**Aim**
Lines before the one containing "In terms of location, is" are left out; copy that line and every later line through the end of the data exactly.

## begin Extracted records

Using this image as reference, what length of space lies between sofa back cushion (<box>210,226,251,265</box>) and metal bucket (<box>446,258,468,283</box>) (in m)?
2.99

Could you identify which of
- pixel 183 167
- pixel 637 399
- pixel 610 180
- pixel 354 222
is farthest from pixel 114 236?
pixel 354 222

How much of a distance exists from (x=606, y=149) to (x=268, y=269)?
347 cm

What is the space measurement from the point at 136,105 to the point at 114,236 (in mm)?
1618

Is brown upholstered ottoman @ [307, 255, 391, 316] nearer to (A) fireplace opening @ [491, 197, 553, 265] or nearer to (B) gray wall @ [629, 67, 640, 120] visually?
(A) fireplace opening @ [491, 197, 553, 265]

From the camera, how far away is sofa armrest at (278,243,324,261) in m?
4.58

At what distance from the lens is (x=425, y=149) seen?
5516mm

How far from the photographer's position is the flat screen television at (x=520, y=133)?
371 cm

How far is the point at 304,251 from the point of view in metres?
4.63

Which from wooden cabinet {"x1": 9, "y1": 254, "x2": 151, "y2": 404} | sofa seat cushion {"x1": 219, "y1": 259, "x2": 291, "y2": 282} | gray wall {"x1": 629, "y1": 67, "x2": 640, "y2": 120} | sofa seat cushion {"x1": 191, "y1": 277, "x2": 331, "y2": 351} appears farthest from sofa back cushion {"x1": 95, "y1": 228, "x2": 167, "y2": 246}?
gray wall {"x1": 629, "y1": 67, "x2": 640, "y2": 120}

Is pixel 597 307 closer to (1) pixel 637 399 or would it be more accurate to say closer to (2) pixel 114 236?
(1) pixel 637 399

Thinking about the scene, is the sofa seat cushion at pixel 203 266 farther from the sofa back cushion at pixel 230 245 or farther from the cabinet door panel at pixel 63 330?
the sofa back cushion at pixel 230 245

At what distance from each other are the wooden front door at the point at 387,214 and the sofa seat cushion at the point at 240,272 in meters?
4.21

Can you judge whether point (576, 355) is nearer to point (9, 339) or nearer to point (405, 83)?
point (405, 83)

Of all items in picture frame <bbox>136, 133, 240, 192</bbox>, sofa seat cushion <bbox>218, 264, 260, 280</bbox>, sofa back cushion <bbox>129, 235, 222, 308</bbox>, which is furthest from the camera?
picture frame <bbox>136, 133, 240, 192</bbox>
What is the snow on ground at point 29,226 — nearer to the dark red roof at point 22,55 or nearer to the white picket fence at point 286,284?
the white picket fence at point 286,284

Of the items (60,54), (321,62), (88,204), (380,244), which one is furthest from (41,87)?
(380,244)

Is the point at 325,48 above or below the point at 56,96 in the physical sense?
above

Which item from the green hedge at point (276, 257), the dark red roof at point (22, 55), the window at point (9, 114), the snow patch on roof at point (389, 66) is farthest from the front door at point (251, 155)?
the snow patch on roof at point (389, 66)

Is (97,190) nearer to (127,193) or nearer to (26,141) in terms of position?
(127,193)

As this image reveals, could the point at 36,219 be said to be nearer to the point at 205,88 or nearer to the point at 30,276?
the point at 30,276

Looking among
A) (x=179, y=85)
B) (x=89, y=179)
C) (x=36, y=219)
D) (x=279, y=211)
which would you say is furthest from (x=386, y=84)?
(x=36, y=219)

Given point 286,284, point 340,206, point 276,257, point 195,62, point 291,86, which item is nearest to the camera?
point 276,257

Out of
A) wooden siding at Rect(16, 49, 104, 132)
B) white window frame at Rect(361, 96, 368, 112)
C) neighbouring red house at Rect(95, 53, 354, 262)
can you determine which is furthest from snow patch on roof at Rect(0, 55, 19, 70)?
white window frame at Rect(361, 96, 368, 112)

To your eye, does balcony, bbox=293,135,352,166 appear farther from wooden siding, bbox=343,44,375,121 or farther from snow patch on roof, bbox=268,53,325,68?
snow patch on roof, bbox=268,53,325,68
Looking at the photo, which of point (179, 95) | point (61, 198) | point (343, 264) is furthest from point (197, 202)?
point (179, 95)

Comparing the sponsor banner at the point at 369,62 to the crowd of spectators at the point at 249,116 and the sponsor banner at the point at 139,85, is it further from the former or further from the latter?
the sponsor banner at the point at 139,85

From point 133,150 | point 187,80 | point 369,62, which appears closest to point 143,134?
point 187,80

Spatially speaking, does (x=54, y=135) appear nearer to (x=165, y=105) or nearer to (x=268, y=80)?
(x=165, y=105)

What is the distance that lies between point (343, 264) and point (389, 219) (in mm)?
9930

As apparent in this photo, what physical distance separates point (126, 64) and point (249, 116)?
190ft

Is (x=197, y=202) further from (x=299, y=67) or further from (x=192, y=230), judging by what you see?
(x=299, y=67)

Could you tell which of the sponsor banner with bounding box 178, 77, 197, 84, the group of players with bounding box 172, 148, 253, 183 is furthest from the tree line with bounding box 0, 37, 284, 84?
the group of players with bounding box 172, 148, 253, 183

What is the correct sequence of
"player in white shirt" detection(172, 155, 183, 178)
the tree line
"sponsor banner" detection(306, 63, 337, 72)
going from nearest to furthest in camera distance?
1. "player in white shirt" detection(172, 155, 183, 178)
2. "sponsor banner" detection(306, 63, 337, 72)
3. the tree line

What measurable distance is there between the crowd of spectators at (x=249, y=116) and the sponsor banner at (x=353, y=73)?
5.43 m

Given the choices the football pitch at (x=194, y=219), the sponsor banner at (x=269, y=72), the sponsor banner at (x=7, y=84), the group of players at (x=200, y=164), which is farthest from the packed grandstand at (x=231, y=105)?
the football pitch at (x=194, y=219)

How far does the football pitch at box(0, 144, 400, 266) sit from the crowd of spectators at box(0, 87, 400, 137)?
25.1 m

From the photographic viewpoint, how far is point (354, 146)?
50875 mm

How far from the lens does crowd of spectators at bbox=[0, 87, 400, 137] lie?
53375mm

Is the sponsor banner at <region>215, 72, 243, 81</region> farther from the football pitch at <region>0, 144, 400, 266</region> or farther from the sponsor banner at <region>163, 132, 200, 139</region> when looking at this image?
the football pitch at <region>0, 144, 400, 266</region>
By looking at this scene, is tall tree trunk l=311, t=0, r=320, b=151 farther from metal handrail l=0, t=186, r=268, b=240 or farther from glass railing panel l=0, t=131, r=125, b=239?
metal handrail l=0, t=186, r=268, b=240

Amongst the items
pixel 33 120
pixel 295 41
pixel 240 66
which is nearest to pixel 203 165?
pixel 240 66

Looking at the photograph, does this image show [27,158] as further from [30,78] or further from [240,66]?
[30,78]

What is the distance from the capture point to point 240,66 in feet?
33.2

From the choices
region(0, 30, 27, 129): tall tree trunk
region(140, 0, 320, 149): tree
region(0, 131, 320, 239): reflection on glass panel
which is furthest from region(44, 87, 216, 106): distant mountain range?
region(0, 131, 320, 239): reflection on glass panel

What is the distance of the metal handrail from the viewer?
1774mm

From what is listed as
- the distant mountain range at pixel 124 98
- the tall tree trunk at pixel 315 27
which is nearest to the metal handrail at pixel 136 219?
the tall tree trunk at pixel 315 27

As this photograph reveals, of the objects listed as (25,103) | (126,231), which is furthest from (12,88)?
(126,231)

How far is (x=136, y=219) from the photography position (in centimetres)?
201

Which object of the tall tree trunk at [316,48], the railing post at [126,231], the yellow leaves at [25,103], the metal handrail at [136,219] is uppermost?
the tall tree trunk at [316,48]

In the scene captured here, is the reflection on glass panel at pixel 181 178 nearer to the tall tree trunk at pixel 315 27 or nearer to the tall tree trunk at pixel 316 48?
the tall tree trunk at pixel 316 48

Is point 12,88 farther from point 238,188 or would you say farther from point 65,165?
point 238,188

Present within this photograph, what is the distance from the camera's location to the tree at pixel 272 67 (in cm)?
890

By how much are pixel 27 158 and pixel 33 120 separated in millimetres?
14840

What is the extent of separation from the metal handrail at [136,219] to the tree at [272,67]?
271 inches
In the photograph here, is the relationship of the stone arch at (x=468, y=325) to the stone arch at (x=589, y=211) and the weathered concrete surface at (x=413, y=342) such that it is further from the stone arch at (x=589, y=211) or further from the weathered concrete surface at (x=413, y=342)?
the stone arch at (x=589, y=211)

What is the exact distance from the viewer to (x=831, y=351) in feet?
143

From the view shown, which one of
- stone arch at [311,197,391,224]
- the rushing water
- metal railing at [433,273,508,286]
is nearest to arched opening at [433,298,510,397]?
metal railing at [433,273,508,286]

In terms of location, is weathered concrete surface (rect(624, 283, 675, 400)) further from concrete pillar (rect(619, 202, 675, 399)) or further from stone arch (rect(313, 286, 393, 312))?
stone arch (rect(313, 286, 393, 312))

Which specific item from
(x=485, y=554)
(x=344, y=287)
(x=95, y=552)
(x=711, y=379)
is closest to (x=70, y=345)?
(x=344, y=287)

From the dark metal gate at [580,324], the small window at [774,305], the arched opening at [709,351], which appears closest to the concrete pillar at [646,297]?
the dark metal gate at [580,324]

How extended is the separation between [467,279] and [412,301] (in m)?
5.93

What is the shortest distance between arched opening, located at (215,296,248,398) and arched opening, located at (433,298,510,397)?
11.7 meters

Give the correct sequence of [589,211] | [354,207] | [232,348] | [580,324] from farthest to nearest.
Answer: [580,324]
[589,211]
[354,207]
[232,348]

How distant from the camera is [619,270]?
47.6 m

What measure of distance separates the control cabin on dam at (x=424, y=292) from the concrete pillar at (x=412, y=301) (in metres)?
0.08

## end Extracted records

**Exercise response**
In terms of location, is weathered concrete surface (rect(624, 283, 675, 400)) further from concrete pillar (rect(619, 202, 675, 399)) or further from stone arch (rect(313, 286, 393, 312))?
stone arch (rect(313, 286, 393, 312))

Which specific item from
(x=485, y=554)
(x=344, y=287)
(x=95, y=552)
(x=711, y=379)
is closest to (x=70, y=345)?
(x=344, y=287)

From the dark metal gate at [580,324], the small window at [774,305], the arched opening at [709,351], which appears closest to the concrete pillar at [646,297]?
the dark metal gate at [580,324]

How extended is the separation between [467,279] and [412,301] (in m)?
5.93

What is the shortest distance between arched opening, located at (215,296,248,398) and arched opening, located at (433,298,510,397)?
11.7 meters

Give the correct sequence of [589,211] | [354,207] | [232,348] | [580,324] from farthest to nearest.
Answer: [580,324]
[589,211]
[354,207]
[232,348]

How distant from the camera is [619,270]?
47.6 m

What measure of distance separates the control cabin on dam at (x=424, y=292) from the concrete pillar at (x=412, y=301) (in metres)?
0.08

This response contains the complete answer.